A vida é uma desgraça para as mulheres. Elas servem de bode expiatório para tudo o que correu de mal no planeta. E foram divididas em algumas castas. As esposas dos poderosos, as empregadas e as servas (as tais "handmaids"); estas últimas são as únicas ainda capazes de engravidar.

 

As servas são tratadas como animais de estimação ou como éguas de procriação (depende da sorte de cada uma). São profundamente infelizes. Passam por rituais regulares de violação. Os frutos dos seus ventres são afastados das suas vidas mal desmamem.

 

Para quem acha que a história foi baseada no crescente movimento conservador americano (caros, Trump é só um dos baluartes da coisa, não é o fundador de nada; não confundam a doença com um dos seus agentes de contaminação), a surpresa é saber que a série é baseada num livro publicado em 1985, de autoria da canadiana Margaret Atwood.

 

Como em todas as distopias bem desenvolvidas, "The Handmaid's Tale" causa calafrios pela precisão como formula as suas teses.

 

Independente da venalidade ou fraqueza de todos homens apresentados, a personagem que nos é apresentada como a grande teórica da bagunça toda é uma mulher, amarga como uma toranja, infértil como uma flor atirada a uma fogueira.

 

Mesmo o processo de lavagem cerebral das servas é levado a cabo por mulheres, as Tias, capatazes cruéis, defensoras cegas de uma interpretação para lá de torta da Bíblia.

 

Tudo isso é amarrado com uma comparação ao movimento nazi tão óbvia quanto necessária.
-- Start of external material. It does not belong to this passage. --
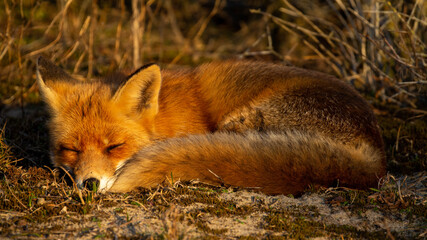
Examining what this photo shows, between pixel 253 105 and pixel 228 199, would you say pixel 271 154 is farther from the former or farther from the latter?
pixel 253 105

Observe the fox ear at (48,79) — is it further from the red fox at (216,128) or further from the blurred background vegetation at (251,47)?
the blurred background vegetation at (251,47)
A questão não é como fomos parar naquele mundo. É como ainda não fomos.

 

Recomendo a série como objeto de reflexão sobre os limites dos movimentos bem intencionados (a mesma gente que criou o horror descrito, conseguiu fazer com que 80% da produção de alimentos nos EUA seja orgânica, sem o uso de fertilizantes).

 

O radicalismo nada mais é do que um boas intenções que perderam as rédeas.

 

Ou como diria o meu Tio Olavo, citando o escritor Nelson Rodrigues: "Como são parecidos os radicais da esquerda e da direita. Dirá alguém que as intenções são dessemelhantes. Não. Mil vezes não. Um canalha é exatamente igual a outro canalha."